While discussing politics with those I might not agree with can be a wonderful experience, discussing it with a troll has no value what so ever.
Your points are non-existent. Your concerns for the democratic party are a facade. Therefore, I can only conclude you are a troll.
Good day troll. I'll waste none of my good time with the likes of you.
February 19, 2008 4:33 PM | Reply | Permalink
Posted by noseeum:
ImagineThat, the statement is actually vague, and your emphasis almost shows that.
You could stress different parts of the sentence to create two different meanings by splitting the sentence in two different ways:
1. The president shall have the power to fill up all vacancies that may happen during the recess...
2. The president shall have the power to fill up all vacancies that may happen during the recess of the Sentate
So, it's either "during the recess, the president has the power to fill vacancies" or "if vacancies occur during the recess, the president has the power to fill them."
As far as I know, the first interpretation has always held.
noseeum: My error, I should have emphasized ‘that may happen during the recess,’ instead of just ‘during the recess’ of section 2.
I think it’s a given that he has the power to ‘fill up any and all vacancies’ while congress is in recess, but the way I read it.... means only if the ‘vacancies occurred’ while congress was in recess.
It’s very apparent that I’m incorrect in this interpretation; otherwise we’ve elected a lot of ignorant people to congress over the years.
February 19, 2008 5:26 PM | Reply | Permalink
Once every four years!
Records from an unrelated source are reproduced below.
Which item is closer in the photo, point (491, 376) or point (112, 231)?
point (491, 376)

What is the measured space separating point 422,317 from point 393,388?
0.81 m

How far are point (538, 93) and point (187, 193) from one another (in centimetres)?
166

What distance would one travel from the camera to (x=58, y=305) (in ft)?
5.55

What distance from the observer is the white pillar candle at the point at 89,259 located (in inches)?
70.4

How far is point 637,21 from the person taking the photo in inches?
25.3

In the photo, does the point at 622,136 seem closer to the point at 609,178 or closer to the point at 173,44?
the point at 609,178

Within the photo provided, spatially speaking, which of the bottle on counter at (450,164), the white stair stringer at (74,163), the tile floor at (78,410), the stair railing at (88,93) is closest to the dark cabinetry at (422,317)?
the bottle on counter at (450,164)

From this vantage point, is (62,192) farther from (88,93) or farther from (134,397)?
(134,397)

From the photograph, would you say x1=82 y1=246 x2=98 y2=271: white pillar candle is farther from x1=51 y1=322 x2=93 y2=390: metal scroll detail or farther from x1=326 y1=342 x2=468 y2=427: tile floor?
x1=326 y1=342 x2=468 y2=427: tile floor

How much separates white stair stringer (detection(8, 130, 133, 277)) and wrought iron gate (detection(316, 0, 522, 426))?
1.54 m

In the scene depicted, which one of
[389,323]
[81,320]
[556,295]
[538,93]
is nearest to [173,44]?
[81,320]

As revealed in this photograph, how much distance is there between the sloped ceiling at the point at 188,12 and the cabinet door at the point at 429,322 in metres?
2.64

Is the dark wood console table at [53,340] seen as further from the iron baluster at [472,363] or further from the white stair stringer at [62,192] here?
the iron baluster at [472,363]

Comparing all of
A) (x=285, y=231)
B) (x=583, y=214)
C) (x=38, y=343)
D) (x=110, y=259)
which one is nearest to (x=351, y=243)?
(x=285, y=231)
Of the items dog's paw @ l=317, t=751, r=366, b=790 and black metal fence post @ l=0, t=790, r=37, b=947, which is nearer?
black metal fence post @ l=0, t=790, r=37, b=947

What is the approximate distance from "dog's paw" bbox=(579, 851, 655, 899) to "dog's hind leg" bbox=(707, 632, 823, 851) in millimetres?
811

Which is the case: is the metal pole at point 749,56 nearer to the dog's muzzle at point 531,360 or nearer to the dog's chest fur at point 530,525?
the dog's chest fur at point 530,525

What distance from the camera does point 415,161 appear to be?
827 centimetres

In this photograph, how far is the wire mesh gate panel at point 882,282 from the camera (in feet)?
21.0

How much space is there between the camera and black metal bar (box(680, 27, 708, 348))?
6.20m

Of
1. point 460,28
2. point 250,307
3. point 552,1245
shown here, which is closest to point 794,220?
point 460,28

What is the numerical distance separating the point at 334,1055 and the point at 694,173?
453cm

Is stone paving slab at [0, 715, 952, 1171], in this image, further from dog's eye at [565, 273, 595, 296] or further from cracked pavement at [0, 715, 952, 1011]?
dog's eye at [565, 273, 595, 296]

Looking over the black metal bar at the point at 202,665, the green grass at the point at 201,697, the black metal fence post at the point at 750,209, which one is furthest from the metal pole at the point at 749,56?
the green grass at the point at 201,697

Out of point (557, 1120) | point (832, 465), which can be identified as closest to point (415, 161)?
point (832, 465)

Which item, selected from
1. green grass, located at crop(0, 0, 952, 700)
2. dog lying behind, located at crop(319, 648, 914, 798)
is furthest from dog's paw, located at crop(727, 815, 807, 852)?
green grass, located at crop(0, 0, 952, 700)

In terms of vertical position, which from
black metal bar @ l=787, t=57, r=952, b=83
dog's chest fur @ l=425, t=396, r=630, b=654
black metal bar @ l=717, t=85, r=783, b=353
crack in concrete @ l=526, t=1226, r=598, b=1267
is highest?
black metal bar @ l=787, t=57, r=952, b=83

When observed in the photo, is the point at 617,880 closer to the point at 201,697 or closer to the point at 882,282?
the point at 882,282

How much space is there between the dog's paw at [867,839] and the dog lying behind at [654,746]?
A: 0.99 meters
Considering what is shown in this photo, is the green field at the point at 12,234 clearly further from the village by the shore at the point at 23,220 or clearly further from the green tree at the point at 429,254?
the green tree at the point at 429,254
There's a lot of mischief that can be done in the meantime.
Which is exactly what they are trying to do! But for some reason you object to their taking a surgical approach to that and doing something that only affects the president himself. You'd rather see them use the blunt instrument of withholding funds and hurting a lot of innocent people in the process. Or keeping the Congress in full session, making it hard for the members who live thousands of miles from DC to spend time with their constituents, not to mention their extended families. I don't think either of those approaches is preferable to the simple tactic of pro forma sessions, neither tactically preferable nor morally preferable.